* [分析対象の文章]
• • • • • • •

抄録
【目的】光線力学的療法(PDT)は、腫瘍細胞に選択的に集積する光感受性物質を投与後、患部にレーザ光を照射して活性酸素を産生させ、腫瘍細胞を死滅させる治療法である。我々はこれまでに、光感受性物質レザフィリン(NPe6)を用いたPDT(NPe6-PDT)が神経膠芽腫細胞に対して効果的に細胞死を誘導することを明らかにしている。本研究では、有効な治療法が少ない悪性髄膜腫に対する新たな治療法としてのPDTの有効性を確認するために、悪性髄膜腫細胞に対するNPe6-PDTの殺細胞効果を検討した。
【方法】ヒト悪性髄膜腫細胞RCB0680及びラット悪性髄膜腫細胞RCB1753をNPe6で処理した後、664 nm、0-30 J/cm2のレーザ光を照射し、0-24時間後に細胞毒性評価を行った。

• • • • • • •

* [分析用データ]

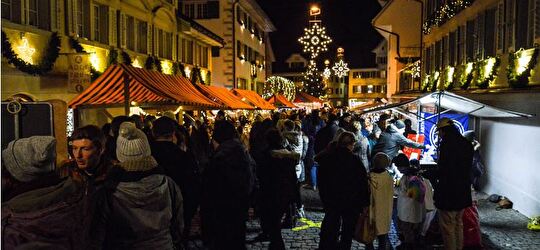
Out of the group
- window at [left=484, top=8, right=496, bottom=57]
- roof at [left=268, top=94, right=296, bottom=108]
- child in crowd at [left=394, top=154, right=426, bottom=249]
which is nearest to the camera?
child in crowd at [left=394, top=154, right=426, bottom=249]

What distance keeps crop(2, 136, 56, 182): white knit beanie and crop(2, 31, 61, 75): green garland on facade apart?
29.3 ft

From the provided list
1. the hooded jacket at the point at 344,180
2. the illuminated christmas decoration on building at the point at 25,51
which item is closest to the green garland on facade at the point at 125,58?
the illuminated christmas decoration on building at the point at 25,51

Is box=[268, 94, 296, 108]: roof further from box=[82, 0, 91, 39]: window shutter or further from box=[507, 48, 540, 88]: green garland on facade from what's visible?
box=[507, 48, 540, 88]: green garland on facade

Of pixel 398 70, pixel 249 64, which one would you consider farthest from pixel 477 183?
pixel 249 64

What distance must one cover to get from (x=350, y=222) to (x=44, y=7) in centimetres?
1056

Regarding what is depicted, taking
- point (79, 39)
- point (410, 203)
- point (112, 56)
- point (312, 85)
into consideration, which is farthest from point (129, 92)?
point (312, 85)

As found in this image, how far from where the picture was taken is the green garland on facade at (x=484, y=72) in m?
12.5

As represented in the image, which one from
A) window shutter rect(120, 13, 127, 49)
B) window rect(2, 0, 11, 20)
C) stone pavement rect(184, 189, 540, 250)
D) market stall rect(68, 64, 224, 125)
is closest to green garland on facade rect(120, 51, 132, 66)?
window shutter rect(120, 13, 127, 49)

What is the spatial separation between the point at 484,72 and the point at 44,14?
1242 cm

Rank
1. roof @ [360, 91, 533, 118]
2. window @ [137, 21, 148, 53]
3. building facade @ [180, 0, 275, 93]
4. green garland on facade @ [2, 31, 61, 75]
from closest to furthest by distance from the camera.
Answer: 1. roof @ [360, 91, 533, 118]
2. green garland on facade @ [2, 31, 61, 75]
3. window @ [137, 21, 148, 53]
4. building facade @ [180, 0, 275, 93]

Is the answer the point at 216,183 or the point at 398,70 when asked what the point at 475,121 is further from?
the point at 398,70

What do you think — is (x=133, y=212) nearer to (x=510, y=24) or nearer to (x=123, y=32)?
(x=510, y=24)

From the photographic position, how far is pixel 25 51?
455 inches

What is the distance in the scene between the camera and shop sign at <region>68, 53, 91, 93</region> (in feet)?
40.2
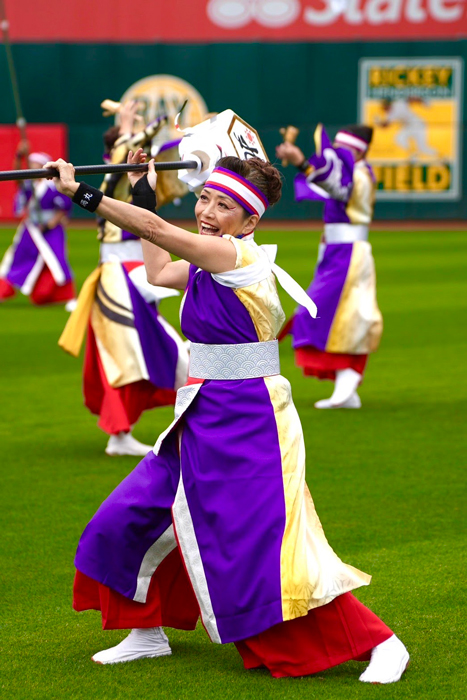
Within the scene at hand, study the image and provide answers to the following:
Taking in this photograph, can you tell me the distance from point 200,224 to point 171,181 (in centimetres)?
295

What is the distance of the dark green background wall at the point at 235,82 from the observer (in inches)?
1115

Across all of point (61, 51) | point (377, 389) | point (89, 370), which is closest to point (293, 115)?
point (61, 51)

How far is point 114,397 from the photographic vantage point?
678 centimetres

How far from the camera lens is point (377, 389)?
30.3 feet

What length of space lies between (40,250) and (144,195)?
1101 centimetres

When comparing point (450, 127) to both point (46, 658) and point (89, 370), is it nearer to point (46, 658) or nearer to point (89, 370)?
point (89, 370)

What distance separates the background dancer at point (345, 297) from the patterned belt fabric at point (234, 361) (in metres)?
4.64

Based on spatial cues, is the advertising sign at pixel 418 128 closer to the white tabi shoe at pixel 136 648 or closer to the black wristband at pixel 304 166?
the black wristband at pixel 304 166

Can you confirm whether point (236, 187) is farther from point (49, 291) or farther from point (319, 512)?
point (49, 291)

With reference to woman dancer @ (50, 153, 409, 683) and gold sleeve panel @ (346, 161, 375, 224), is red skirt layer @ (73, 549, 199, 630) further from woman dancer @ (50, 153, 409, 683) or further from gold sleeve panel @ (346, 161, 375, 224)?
gold sleeve panel @ (346, 161, 375, 224)

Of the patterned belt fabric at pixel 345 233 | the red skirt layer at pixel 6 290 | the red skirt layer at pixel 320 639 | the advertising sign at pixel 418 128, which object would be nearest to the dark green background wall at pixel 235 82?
the advertising sign at pixel 418 128

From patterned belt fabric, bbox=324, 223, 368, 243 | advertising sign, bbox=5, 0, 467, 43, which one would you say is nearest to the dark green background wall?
advertising sign, bbox=5, 0, 467, 43

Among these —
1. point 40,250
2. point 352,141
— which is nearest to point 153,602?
point 352,141

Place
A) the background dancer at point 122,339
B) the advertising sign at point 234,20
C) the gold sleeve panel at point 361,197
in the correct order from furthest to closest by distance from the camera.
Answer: the advertising sign at point 234,20
the gold sleeve panel at point 361,197
the background dancer at point 122,339
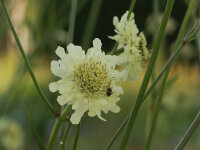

• • • • • • •

* [作業指示 1] 悪性髄膜腫細胞へのPDTに関する抄録では、細胞に照射したレーザ光の波長は何nmですか。
* [作業指示 2] 悪性髄膜腫細胞へのPDTに関する抄録の【方法】に、数値と単位で示された実験条件をすべて挙げてください。
* [作業指示 3] 悪性髄膜腫細胞へのPDTに関する抄録を、最後の文の後から書き継いでください。

* [回答 1] 664 nm

* [回答 2] 664 nm（レーザ光の波長）、0-30 J/cm2（照射量）、0-24時間（細胞毒性評価までの時間）

* [回答 3]
【結果と考察】悪性髄膜腫細胞を種々のNPe6濃度並びにレーザ強度でPDT処理しviability を観察したところ、両細胞において、NPe6濃度、レーザ強度に依存した細胞死の誘導が確認されたことから、NPe6-PDT は 悪性髄膜腫細胞に対しても有効であることが示された。また、低濃度NPe6処理では、アポトーシス指標であるcaspase-3の活性化、phosphatidylserine の細胞表面への露出が強く観察され、さらにDNAの断片化も認められた。一方、高濃度NPe6処理では、ネクローシス指標である乳酸脱水素酵素の漏出やpropidium iodideによる染色が強く観察された。これらの結果から、NPe6-PDTは悪性髄膜腫細胞に対して細胞死を誘導するが、その細胞死の様式はNPe6の処理濃度に依存することが示された。悪性髄膜腫は、化学療法剤に対する耐性が高いために手術による物理的な除去以外の有効な治療法が少ない。本研究は、NPe6-PDTが悪性髄膜腫に対する新しい治療法となり得る可能性を示している。